TASKS TO CARRY OUT:
1. Using the excerpt on the Senate panel's Russia reports, decide whether each statement is true: (a) The first report will cover election security. (b) Mueller concluded his probe after 18 months. (c) Burr planned to have Mueller give private testimony. Answer each with yes or no and quote the words from the text that settle it.
2. Rewrite the part of the excerpt on the Senate panel's Russia reports starting at "The first report, Burr" and ending at "conspiracy with Russia.", changing "Senate panel" to "Senate committee".

TEXT PROVIDED:
|---|

The first report, Burr said, will cover election security. That will be followed by additional reports reviewing the Obama administration’s handling of the Russian interference effort; social media’s role in the disruption campaign; the Senate panel’s assessment of the Obama-era intelligence committee’s conclusions about Russian interference; and a final assessment of the main questions surrounding the Trump campaign and whether it was engaged in a conspiracy with Russia.
“I’m guessing right now that it will be mid- to end of September,” Burr said of the fifth installment’s timing for public release. “I just don’t know how long it will take to declassify.”
All of the panel’s final conclusions remain under wraps, though it did release preliminary summaries of its work in 2018 on election security and the intelligence community assessment. Burr earlier this year also told CBS that the committee had not yet found any conspiracy between the Trump campaign and Russia — a statement that Warner disputed. Burr has also said the committee’s work would go beyond the contours of now-former special counsel Robert Mueller’s probe. Mueller concluded his probe in April after 22 months, announcing that he had not established a criminal conspiracy between the Trump campaign and Russia but declined to make a determination on whether the president had obstructed justice.
While Mueller is headed to testify July 17 before two House committees, Burr said he had no plans to bring the former FBI director in for public or private testimony.
“I actually took him at his word that he put everything in the report that was relevant,” Burr said.

|---|

DATA:
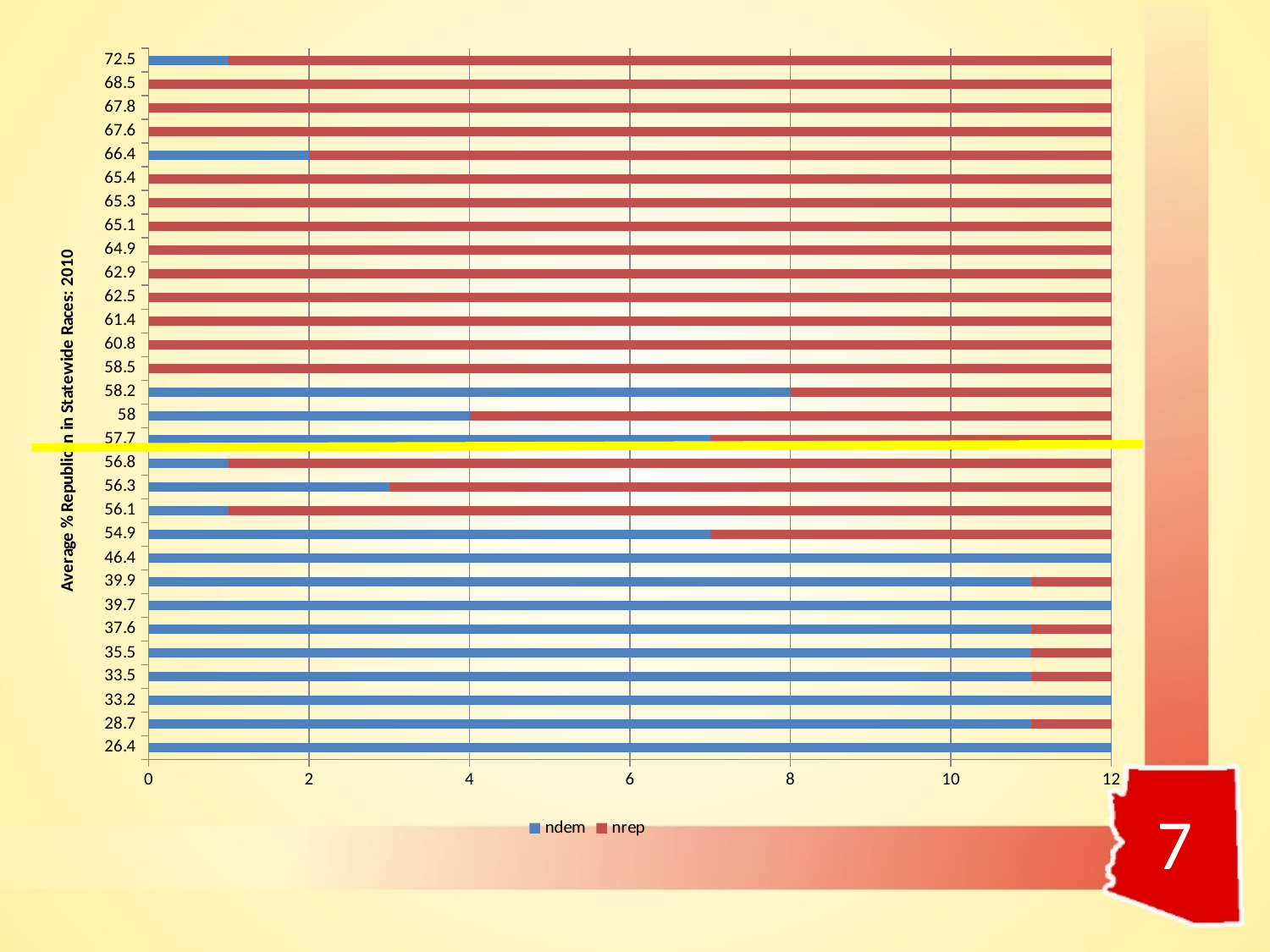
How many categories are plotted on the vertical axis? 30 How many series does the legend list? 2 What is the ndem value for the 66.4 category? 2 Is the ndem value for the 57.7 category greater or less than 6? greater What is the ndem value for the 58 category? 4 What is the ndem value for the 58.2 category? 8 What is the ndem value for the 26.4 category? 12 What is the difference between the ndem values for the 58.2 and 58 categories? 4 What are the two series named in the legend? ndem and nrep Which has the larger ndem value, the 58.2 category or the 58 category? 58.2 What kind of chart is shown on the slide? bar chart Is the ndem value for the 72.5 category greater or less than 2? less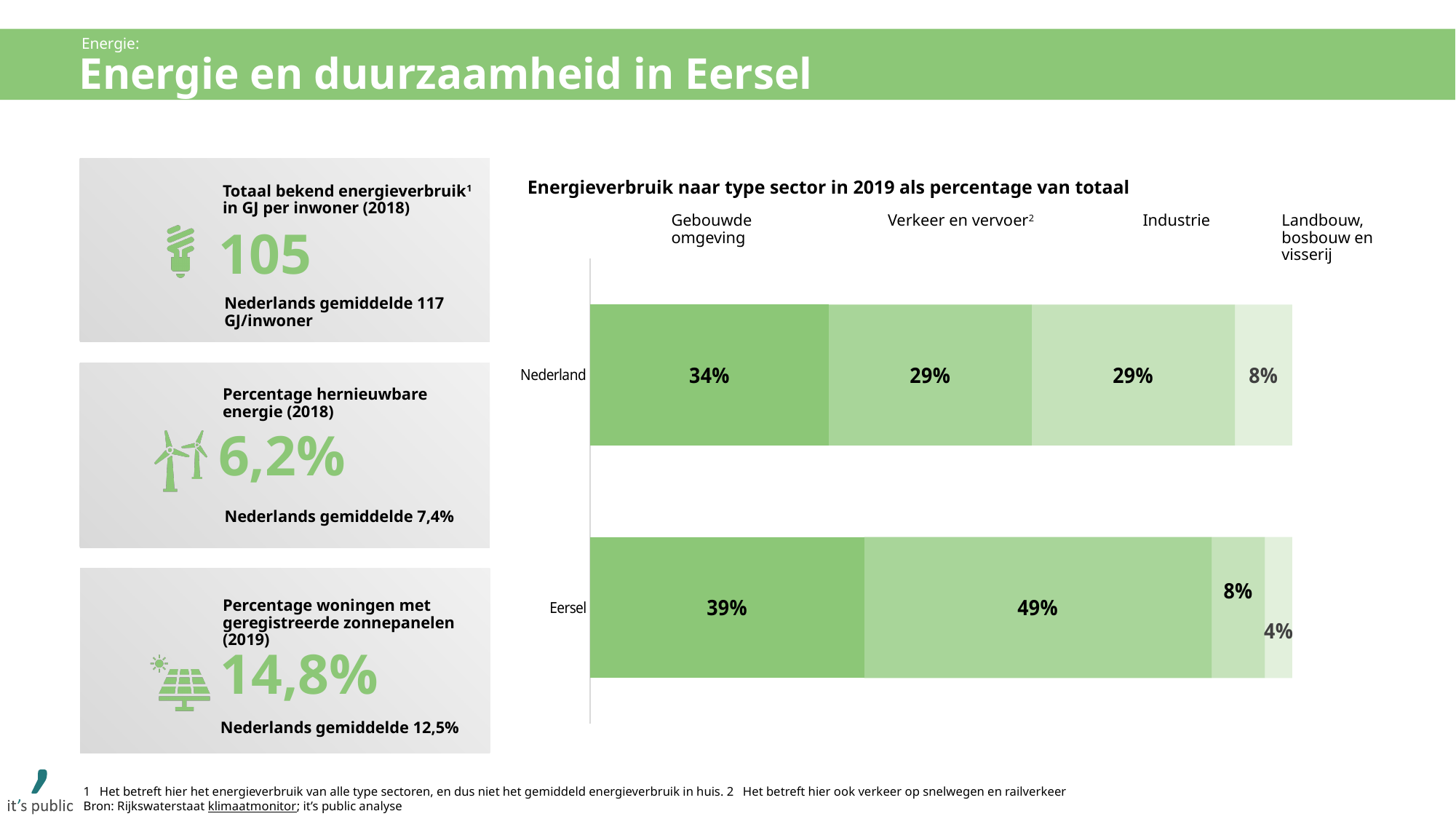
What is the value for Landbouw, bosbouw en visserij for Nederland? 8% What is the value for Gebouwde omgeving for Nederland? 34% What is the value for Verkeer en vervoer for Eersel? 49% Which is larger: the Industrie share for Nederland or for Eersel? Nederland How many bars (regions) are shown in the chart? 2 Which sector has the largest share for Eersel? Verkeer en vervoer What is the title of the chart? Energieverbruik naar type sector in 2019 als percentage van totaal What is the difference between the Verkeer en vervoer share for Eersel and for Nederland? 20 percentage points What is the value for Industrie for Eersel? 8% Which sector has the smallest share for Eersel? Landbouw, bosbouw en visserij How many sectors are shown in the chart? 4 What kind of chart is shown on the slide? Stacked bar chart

|---|

ACTIVITY ANSWERS:
1.
(a) Yes: "The first report, Burr said, will cover election security."
(b) No: "Mueller concluded his probe in April after 22 months"
(c) No: "Burr said he had no plans to bring the former FBI director in for public or private testimony."

2.
The first report, Burr said, will cover election security. That will be followed by additional reports reviewing the Obama administration’s handling of the Russian interference effort; social media’s role in the disruption campaign; the Senate committee’s assessment of the Obama-era intelligence committee’s conclusions about Russian interference; and a final assessment of the main questions surrounding the Trump campaign and whether it was engaged in a conspiracy with Russia.